TASK DESCRIPTION
The answer must consist solely of the line that contains "family: Cervidae" and all subsequent lines of the data, each reproduced exactly.

[[ DATA IN THIS EXERCISE, beginning ]]

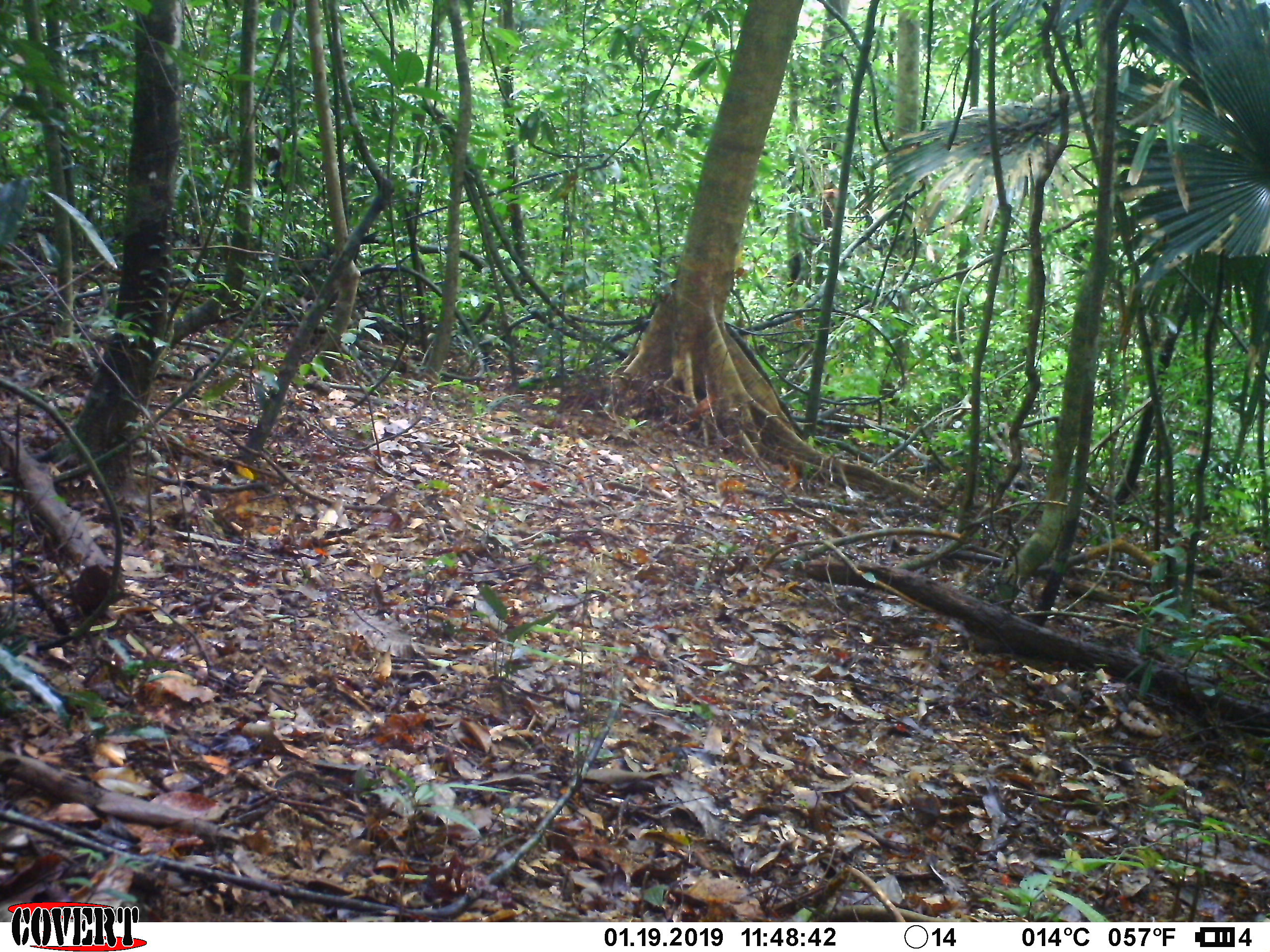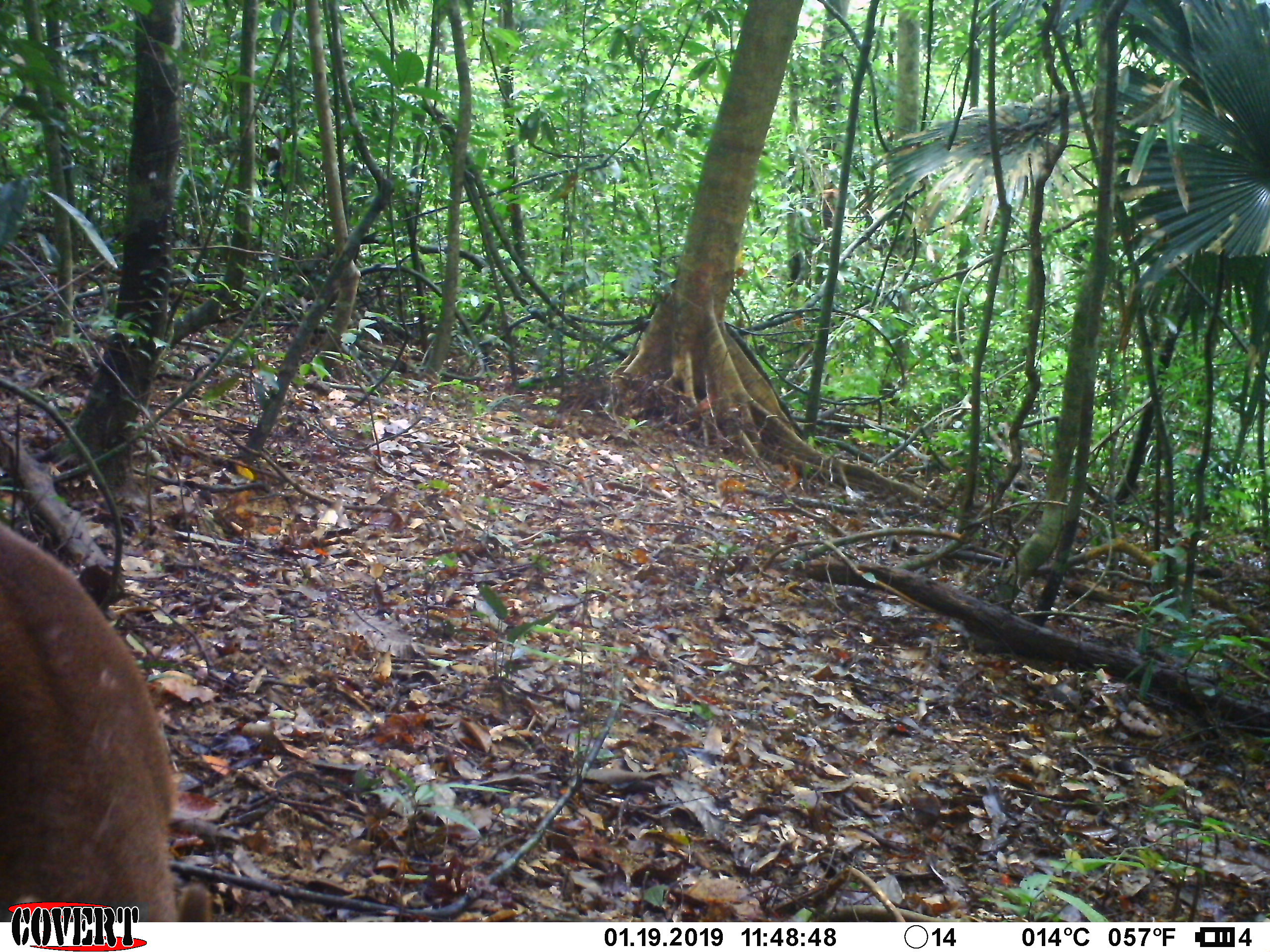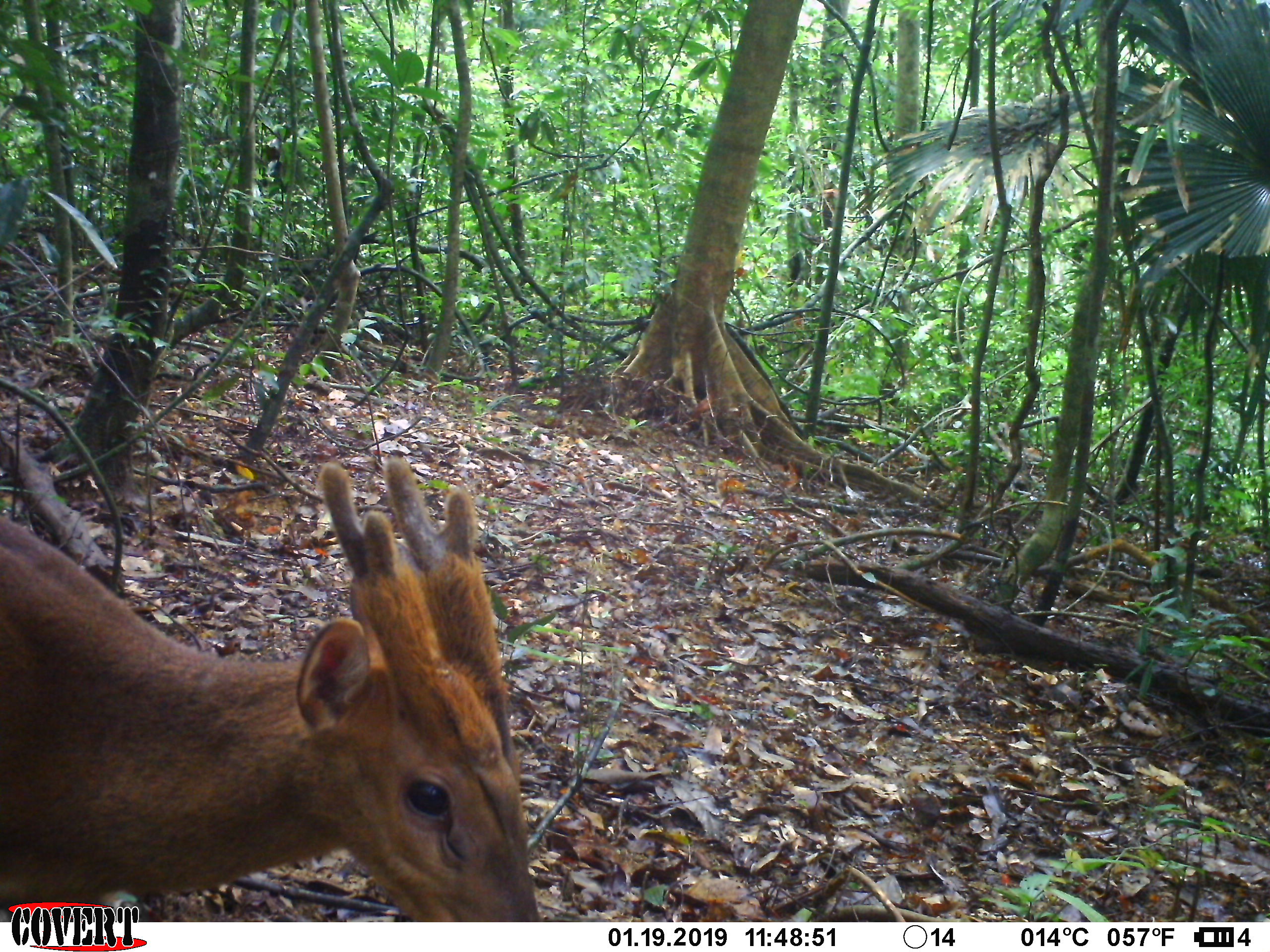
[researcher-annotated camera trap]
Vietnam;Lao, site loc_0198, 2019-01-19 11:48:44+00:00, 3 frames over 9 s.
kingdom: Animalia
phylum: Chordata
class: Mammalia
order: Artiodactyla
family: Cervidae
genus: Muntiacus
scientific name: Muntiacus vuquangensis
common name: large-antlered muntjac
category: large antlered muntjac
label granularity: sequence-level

[[ DATA IN THIS EXERCISE, end ]]

EXERCISE SOLUTION
family: Cervidae
genus: Muntiacus
scientific name: Muntiacus vuquangensis
common name: large-antlered muntjac
category: large antlered muntjac
label granularity: sequence-level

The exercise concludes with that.